ПРЕДЛОЖЕННЫЙ ОТРЫВОК
====================

Репин и Бенуа, Чуковский Корней Иванович, Год: 1910

Время на прочтение: 9 минут(ы)

I

‘Я умоляю не звать меня в дома, где висят гг. Крачковские, Штемберги, и Берхгольцы. Мне от них делается дурно, и с таким эстетико-патологическим явлением приходится считаться’.
Так воскликнул недавно в ‘Речи’ г. Александр Бенуа, — и до чего мне понятно это его восклицание! Дурное искусство не только возмущает его, но также заставляет страдать. Для него физическая боль — видеть пошлую, низменную, фальшивую какую-нибудь картину. Часто бранят критиков, зачем они нападают так жестоко на того или иного художника, поэта, актера. Но, Боже мой, ведь актеры, художники, поэты всегда первые нападают на нас. Мы только защищаемся от нападений, когда резко и, пожалуй, неучтиво клеймим их бездарное искусство. Разве когда актер в какой-нибудь утонченнейшей, глубоко человечной роли принимает театрально-эффектные позы и делает привычные, дешевые жесты, — разве он не оскорбляет в нас какой-то заветной святыни? Он первый оскорбил нас, и если мы потом негодуем, — то это только ответ на оскорбление, это самозащита, это оборона, и какой судья осудит нас за то, что, защищаясь, мы были не слишком изысканны в словах и выражениях!

====================

ПРЕДОСТАВЛЕННЫЙ МАТЕРИАЛ
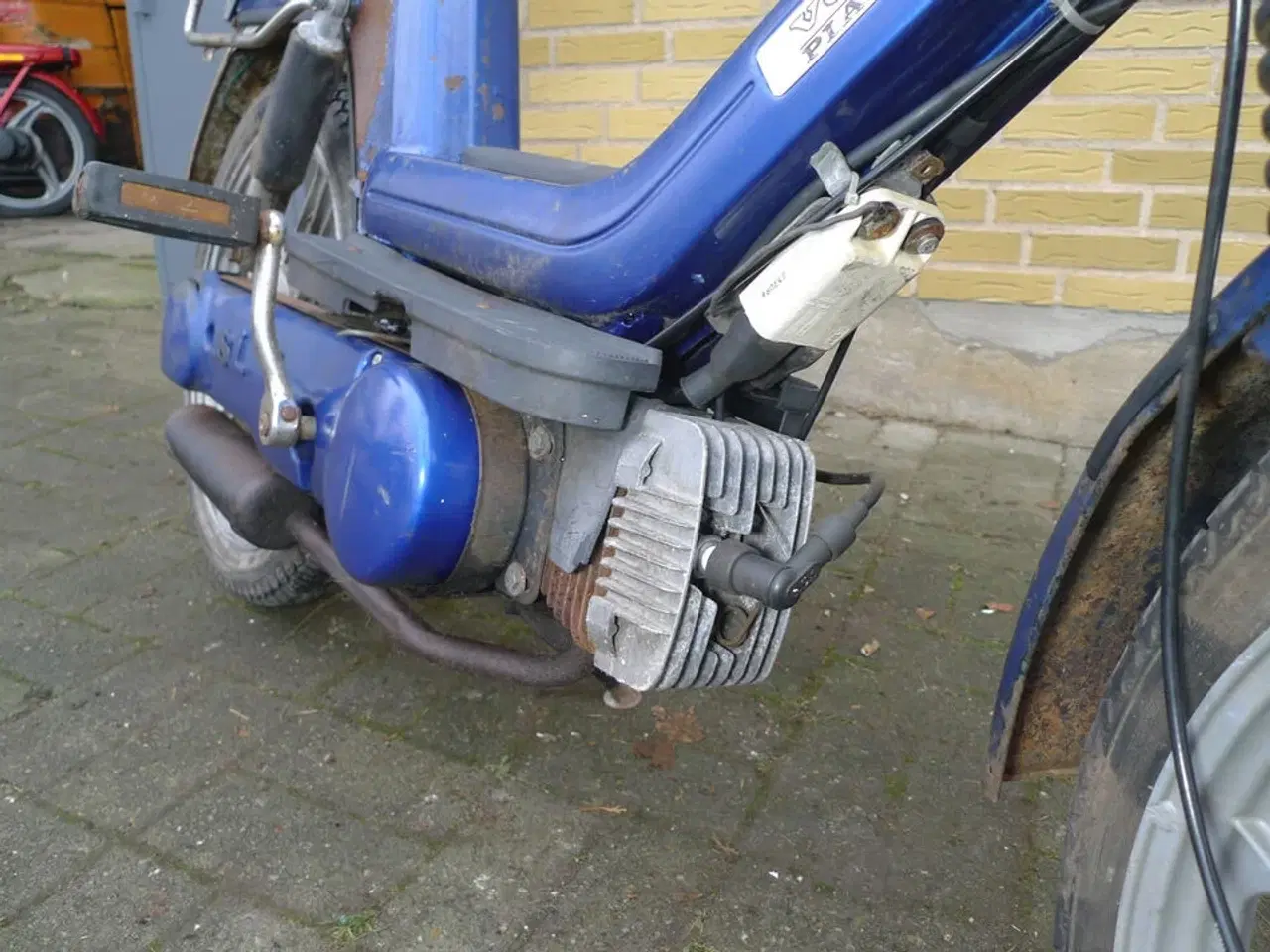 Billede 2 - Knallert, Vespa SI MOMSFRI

====================

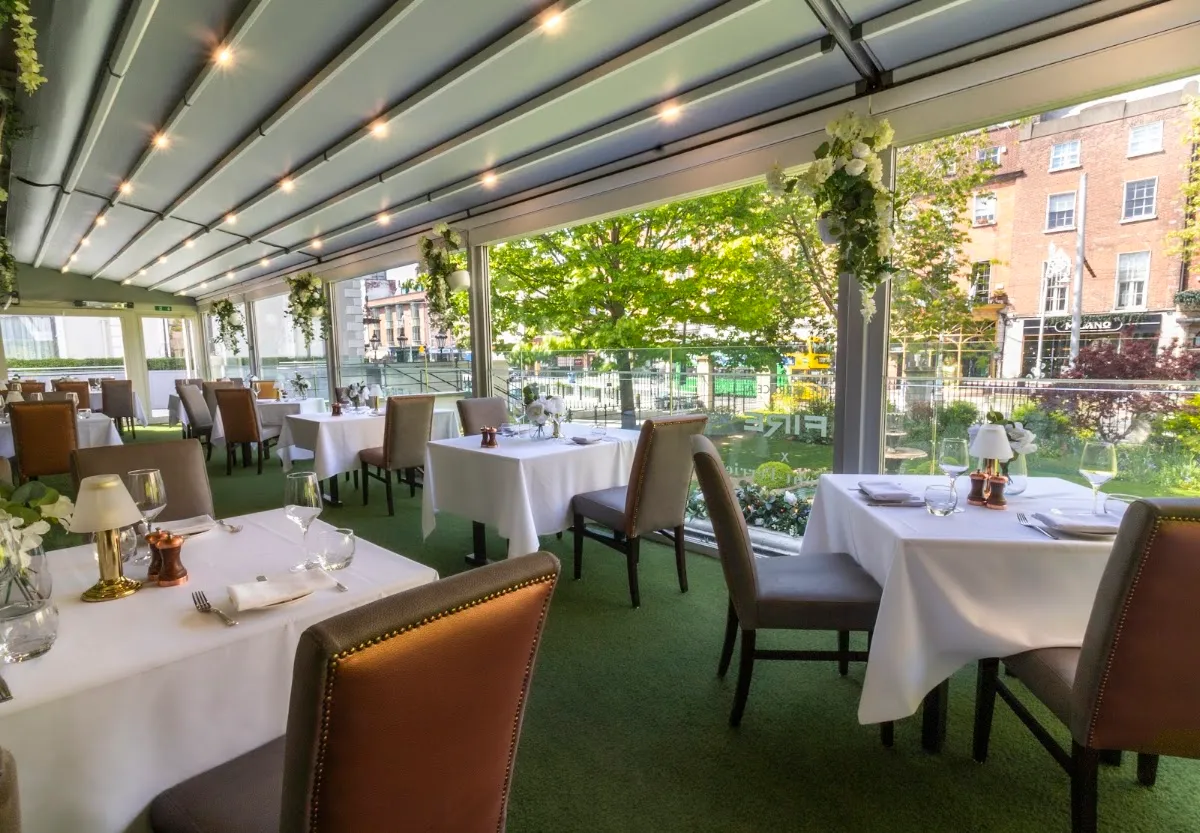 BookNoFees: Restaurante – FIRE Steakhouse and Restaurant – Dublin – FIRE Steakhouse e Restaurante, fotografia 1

====================

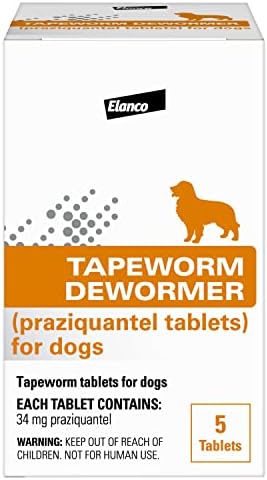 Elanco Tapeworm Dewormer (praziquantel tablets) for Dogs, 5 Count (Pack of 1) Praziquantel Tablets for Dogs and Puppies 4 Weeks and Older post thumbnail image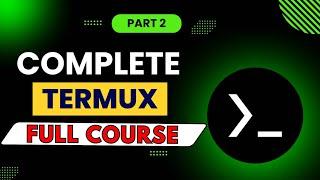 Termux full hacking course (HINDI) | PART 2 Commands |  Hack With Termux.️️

====================

РАБОЧЕЕ ЗАДАНИЕ 1
Ответьте по отрывку о Репине и Бенуа:
(а) В каком издании Бенуа опубликовал свое восклицание?
(б) В дома с картинами каких художников он просит его не звать?
(в) Что, по словам автора, делает актер, оскорбляя зрителя в утонченнейшей, глубоко человечной роли?
РАБОЧЕЕ ЗАДАНИЕ 2
Продолжите отрывок о Репине и Бенуа, начав сразу после его последней фразы.

ВАШ ОТВЕТ 1
(а) В «Речи».
(б) Крачковского, Штемберга и Берхгольца.
(в) Принимает театрально-эффектные позы и делает привычные, дешевые жесты.

ВАШ ОТВЕТ 2
Я помню, когда писал о г-же Вербицкой, несколько раз откладывал эту работу прочь. ‘Нет, нужно успокоиться, пусть сердце отдохнет хоть немного’. Она меня била по щекам, эта книга, она издевалась надо мною, и кто посмеет меня упрекнуть за то, что я, в конце концов, не выдержал, закрыл лицо руками и закричал: караул! Есть множество книг, о которых я физически ничего не могу написать, тотчас же изнемогаю, так они истязают и мучают меня!
Как же мне не сочувствовать г. Александру Бенуа? Если человек кричит от боли, как же мне не верить ему! Но у г. Бенуа есть одна для меня непонятная странность, и, да простит он мне, если я простосердечно и, может быть, неумело попрошу у него по этому поводу разъяснений.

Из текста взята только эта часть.